═══ Extract to read ═══

Ramiro Enrique Paz (born 4 May 2001) is an Argentine professional footballer who plays as a forward for Orlando City of Major League Soccer.

Club career

Banfield
Enrique progressed through the youth ranks of Banfield. On 25 July 2019, he signed his first professional contract; penning terms for three years. He was promoted to the club's senior squad under manager Javier Sanguinetti at the beginning of 2021, having only previously been called up to train with them and featuring in a friendly in October 2020 against Talleres. On 12 February 2021, he made his senior professional debut, entering as a 73rd-minute substitute for Luciano Pons in a 2–0 victory over Racing Club in the 2021 Copa de la Liga Profesional group stage. He scored his first senior goal in the same competition, the equaliser of a 2–2 draw with Estudiantes (LP) on 5 April 2021.

Orlando City
On 26 January 2023, Enrique signed for Orlando City of Major League Soccer on a three-year contract with two additional club option years. He was rostered under the MLS U22 initiative. He made his debut for the club on 26 February 2023, replacing Ercan Kara in the 63rd minute of a 1–0 win over the New York Red Bulls.

═══ Dataset records ═══

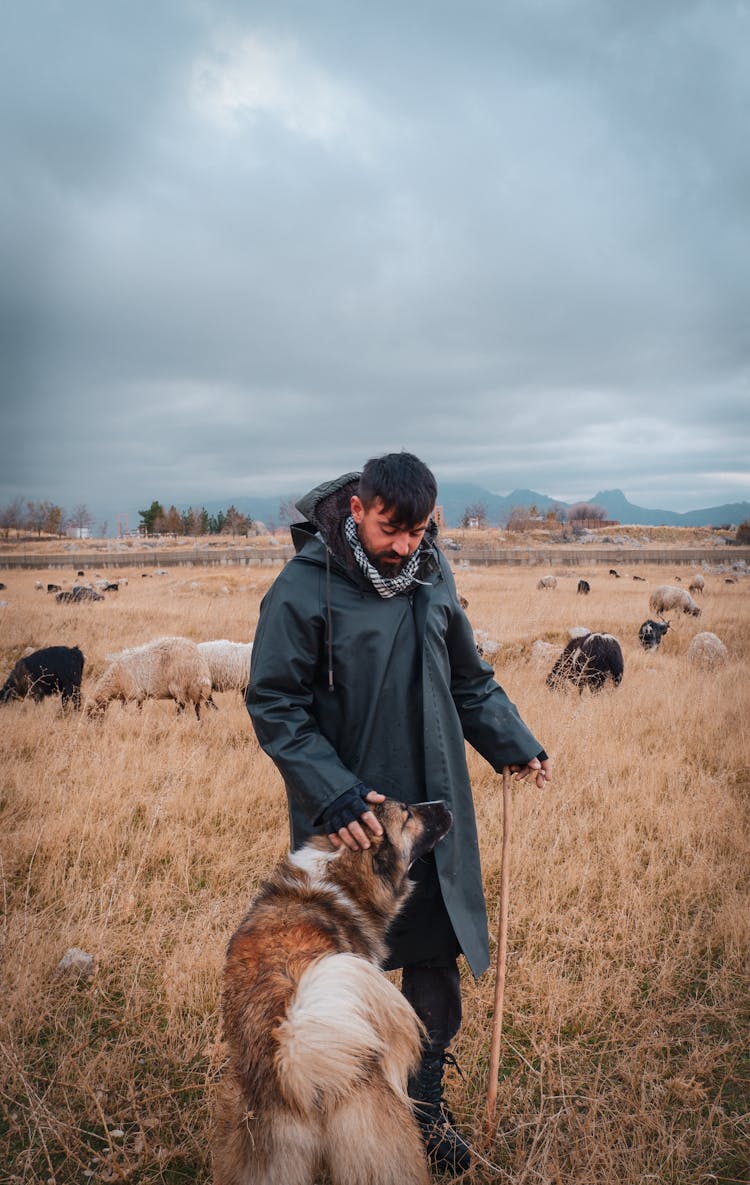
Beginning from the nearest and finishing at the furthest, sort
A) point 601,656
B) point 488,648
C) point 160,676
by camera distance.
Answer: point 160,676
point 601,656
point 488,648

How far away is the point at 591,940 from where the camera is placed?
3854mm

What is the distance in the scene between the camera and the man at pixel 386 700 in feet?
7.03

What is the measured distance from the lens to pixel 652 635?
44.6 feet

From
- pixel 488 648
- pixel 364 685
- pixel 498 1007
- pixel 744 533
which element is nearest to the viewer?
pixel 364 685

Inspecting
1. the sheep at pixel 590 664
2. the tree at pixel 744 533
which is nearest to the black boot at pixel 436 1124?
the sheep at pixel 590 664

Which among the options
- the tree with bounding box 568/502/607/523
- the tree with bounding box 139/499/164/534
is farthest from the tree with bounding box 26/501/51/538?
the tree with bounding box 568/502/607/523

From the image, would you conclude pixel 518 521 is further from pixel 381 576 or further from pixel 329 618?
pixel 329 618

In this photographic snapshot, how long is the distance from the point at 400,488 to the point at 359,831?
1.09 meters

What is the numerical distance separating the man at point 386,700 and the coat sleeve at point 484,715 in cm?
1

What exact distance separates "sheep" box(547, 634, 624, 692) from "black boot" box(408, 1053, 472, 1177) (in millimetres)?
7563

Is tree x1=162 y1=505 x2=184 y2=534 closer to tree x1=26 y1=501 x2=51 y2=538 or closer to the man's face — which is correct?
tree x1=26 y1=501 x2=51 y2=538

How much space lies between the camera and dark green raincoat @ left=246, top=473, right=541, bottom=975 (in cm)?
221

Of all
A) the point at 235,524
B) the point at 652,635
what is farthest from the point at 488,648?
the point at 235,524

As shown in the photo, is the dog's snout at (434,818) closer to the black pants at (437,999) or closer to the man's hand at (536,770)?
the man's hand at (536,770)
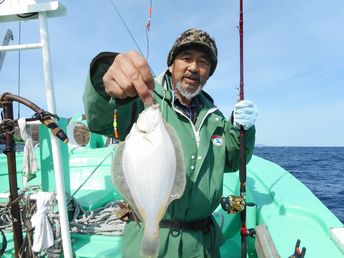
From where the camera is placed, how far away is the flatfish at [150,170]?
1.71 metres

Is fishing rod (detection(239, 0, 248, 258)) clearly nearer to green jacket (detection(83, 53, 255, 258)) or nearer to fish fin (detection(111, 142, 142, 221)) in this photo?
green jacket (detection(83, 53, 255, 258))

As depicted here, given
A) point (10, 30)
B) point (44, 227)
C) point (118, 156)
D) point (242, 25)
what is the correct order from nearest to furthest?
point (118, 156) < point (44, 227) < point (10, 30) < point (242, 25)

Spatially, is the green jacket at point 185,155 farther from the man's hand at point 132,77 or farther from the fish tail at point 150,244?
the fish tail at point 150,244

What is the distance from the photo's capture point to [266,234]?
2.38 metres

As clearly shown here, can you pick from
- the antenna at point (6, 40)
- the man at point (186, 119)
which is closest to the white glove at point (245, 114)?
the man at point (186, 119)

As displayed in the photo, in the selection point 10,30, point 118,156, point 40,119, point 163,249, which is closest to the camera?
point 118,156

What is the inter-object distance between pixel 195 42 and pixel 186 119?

═══

__Set tasks__.
A. Pick out each line of the records that contains the word "between" and copy it.
B. Extend the passage on the Argentine footballer, picking up right after its final sentence.

__Set of answers__.
A.
What is the distance in the scene between the camera and the man at pixel 386 700 in feet?
How much space lies between the camera and dark green raincoat @ left=246, top=473, right=541, bottom=975 (in cm)?
What is the inter-object distance between pixel 195 42 and pixel 186 119?

B.
International career
Enrique received call-ups at under-18 level from Argentina in 2019.

Personal life
Enrique is the son of 1986 FIFA World Cup winner Héctor Enrique. His uncle, Carlos, also played professional football. He also has two brothers, Fernando and Facundo, who are also sportsmen; in football and rugby, respectively.

Career statistics
.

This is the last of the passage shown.